There is growing interest in determining possible connections between the stomatognathic system and posture, with the stomatognathic system being the complex anatomical tissue structures within the mouth and the craniofacial cavity.
Within this, are those who adhere to the world of neuro-occlusal rehabilitation where there is great importance put on hard, dry and fibrous chewing.
There is also a school of thought with the belief that the feet are related to the mouth and eyes.
There are kinesiologists who can demonstrate the descending connection of the jaw with the feet, raising the question of the usefulness of special insoles.
Among it, is the considerable controversy as to whether any clinical study observations are at all relevant.
There is a hypothesis that functional disturbances of the masticatory muscles in chewing and swallowing are transmitted along “muscle chains” creating disorders of postural asymmetry, and conditions that particularly affect the musculature of the head, neck, shoulder, lower back, leg and feet.
One study used electromyography to reveal a functional relationship between muscles used for chewing and grinding, and leg muscles after artificially creating orthodontic malocclusions or bite misalignment.

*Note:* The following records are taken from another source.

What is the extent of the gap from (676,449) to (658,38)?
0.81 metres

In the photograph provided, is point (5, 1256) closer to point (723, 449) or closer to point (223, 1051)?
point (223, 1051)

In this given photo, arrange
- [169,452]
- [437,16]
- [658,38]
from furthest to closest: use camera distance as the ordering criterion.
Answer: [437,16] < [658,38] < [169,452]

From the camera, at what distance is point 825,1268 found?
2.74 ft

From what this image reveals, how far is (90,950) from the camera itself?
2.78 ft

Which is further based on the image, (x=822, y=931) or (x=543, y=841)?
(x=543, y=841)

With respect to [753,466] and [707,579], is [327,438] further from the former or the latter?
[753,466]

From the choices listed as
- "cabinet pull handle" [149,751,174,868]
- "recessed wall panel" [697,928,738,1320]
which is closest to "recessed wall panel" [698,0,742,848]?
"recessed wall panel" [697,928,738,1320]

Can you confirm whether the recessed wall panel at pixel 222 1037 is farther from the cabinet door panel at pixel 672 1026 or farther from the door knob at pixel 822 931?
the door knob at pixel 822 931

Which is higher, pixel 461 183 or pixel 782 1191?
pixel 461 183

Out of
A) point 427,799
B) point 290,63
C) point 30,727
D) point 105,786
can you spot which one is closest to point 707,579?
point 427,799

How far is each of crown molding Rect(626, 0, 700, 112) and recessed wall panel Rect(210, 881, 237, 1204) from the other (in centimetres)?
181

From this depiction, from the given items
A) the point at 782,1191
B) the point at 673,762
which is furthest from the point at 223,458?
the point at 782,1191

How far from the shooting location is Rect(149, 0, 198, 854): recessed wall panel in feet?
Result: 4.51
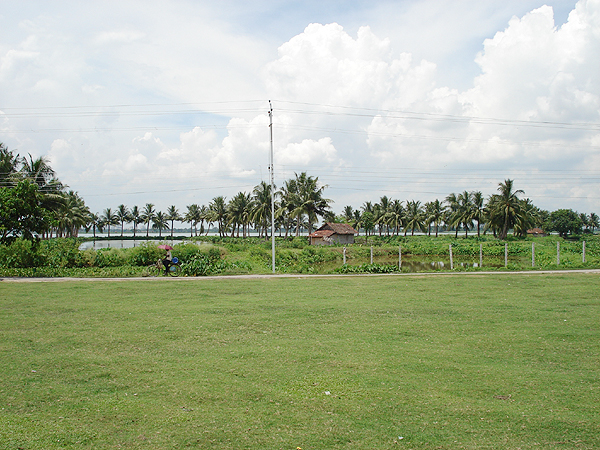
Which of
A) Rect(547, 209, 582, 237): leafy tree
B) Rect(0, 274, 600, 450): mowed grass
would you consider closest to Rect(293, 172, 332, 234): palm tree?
Rect(0, 274, 600, 450): mowed grass

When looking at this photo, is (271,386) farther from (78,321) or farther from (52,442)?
(78,321)

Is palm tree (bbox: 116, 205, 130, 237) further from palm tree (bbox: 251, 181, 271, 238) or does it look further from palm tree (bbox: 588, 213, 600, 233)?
palm tree (bbox: 588, 213, 600, 233)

Body posture can be roughly defined as the position of the head and torso with respect to gravity and internal references. It’s a static moment with limited periods of movement; whereas balance is a dynamic moment, that can be maintained even with minor or major kinetic influences.
Then there’s postural attitude.
Defined as the general posture of body joints at a given time, postural attitude includes postural change, which can affect a variety of systems – including the stomatognathic one.
It means that the position and health of teeth can be influenced by disorders and rotations of the feet, legs, spine, pelvis and chest. Alterations in the body-muscle balance can influence jaw position and change facial morphology.
Essentially, limited research means there are variables that haven’t been considered. It’s anticipated that aspects like body mass index, sex, ethnicity and physical activity levels would influence results.
If they don’t, and if it were to eventually be proven that there’s no discernable relationship at all between the feet and the teeth, then somebody really does have foot in mouth disease. No prizes there.